This, and Czechoslovakia too, down to the point of using the same "pan-slav" color scheme, and even having variations of the same pan-slavic song as their national anthems - Hej, Slovane! If you read early 20th century left-wing literature, like Hasek's The Good Soldier Svejk, pan-slavism, stated or not, definitely played a revolutionary role especially in Slavic lands under imperial occupation. You have music like the Glagolitic Mass, which despite being written by secular composer from a largely Catholic culture, paid tribute to a joint Slavic history.
I think the term pan-slavism refers to the secular, left-leaning version of slavic trans-national solidarity, and usually, the Czarist Great Russian chauvinist version of it is dubbed "Slavophilia" in most sources I've read.

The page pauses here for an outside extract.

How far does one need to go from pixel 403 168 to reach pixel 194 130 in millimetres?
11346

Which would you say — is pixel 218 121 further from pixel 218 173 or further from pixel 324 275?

My general opinion as a non-slav is that Slavs, regardless of their geographic clustering, are more similar to one another culturally and even economically than any other European ethno-linguistic group, and while I wouldn't encourage them to make a geographic corridor through my country, I think they probably would be better off in some supra-national federation rather than (no pun intended) balkanized as they currently are. I definitely think Yugoslavia and Czechoslovakia were great countries and preferable to the current setup, and see them more as failures of joint identity building rather than state building; to my mind there's hardly any difference between a Czech and a Slovak or a Serb and a Croat and see no reason why these regional identities had to be maintained as they were rather than jointly assimilated.